- Second baseman
- Born: September 21, 1976 (age 49) San Pedro de Macorís, Dominican Republic
- Batted: RightThrew: Right

MLB debut
- July 16, 2001, for the Detroit Tigers

Last MLB appearance
- July 16, 2001, for the Detroit Tigers

MLB statistics
- Games: 1
- Plate appearances: 0
- Putouts: 1
- Stats at Baseball Reference

Teams
- Detroit Tigers (2001);

= Pedro Santana (baseball) =

Dominican baseball player (born 1976)

Pedro C. Santana (born September 21, 1976) is a Dominican former Major League Baseball (MLB) player who played for the Detroit Tigers in 2001. He is 5'11" and weighs 160 lbs.

==Career==
On July 16, 2001, Santana appeared in the only game of his MLB career. He entered the game in the eighth inning as a defensive replacement at second base in place of Damion Easley and batting second in the lineup. The Tigers, who were losing to the Cincinnati Reds 9–1, batted the number four, five, six, and seven hitters in the top of the ninth inning to close out the game. Santana finished the game without a plate appearance, although he did record a putout of Reds second basemen Juan Castro to close out the eighth inning. This puts Santana in select company with other non-pitchers who appeared in a major league game but did not receive a plate appearance, such as Moonlight Graham.

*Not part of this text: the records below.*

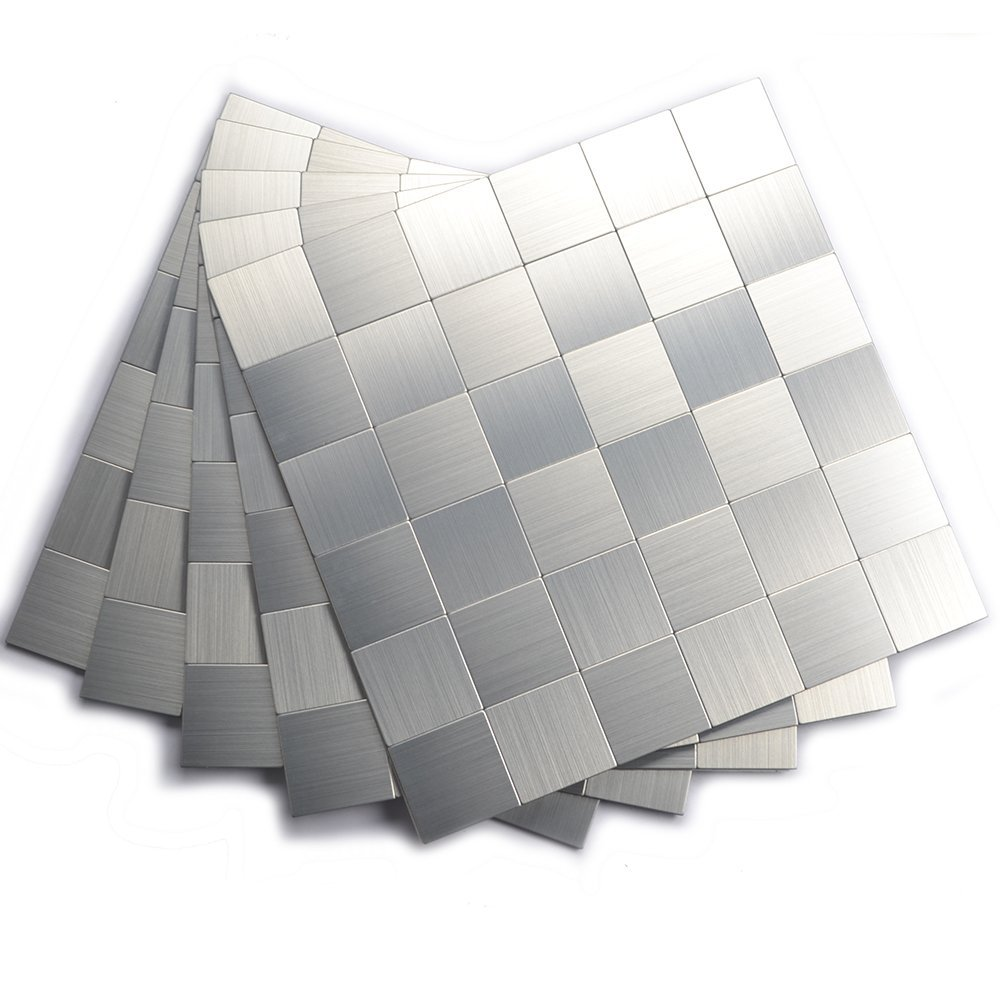 Peel and Stick Mosaics, Kitchen Tiles for Backsplash(12x12 Inch, Brushed Aluminum)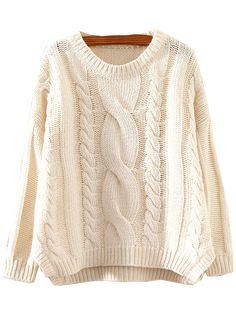 Beige Round Neck Split Cable Knit Sweater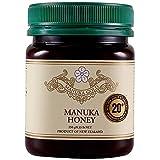 Manuka Gold 黄金麦卢卡蜂蜜(20+)250g(MGO800+)淡淡草本味(新西兰进口)(特卖)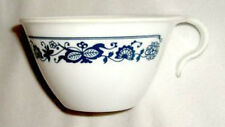 LQQK - THREE Corelle OLD TOWN BLUE Cups HOOK HANDLE - EXCELLENT CONDITION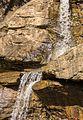 Bergtocht van Peio Paese naar Lago Covel (1,840 m) in het Nationaal park Stelvio (Italië). Waterval boven Lago Covel.jpg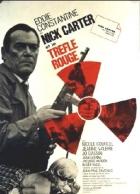 Nick Carter a rudý jetel (Nick Carter et le trèfle rouge)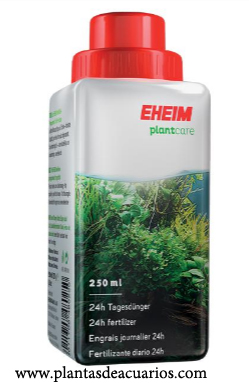 Eheim plant care fertilizante semanal 250 ml
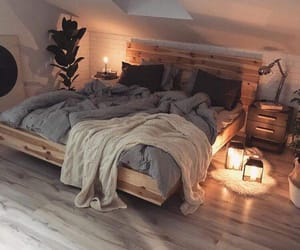 Chambre, lit, and room image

Santana was originally called up on July 13 when the Tigers put starting third baseman Dean Palmer on the disabled list; and was sent back down to the minors when the team activated starting shortstop Deivi Cruz on July 18.

Santana's brief appearance was notable, as the game took place in July, as opposed to later in the season when rosters expand during September call-ups. Santana was not called up that September, despite remaining on the 40-man roster.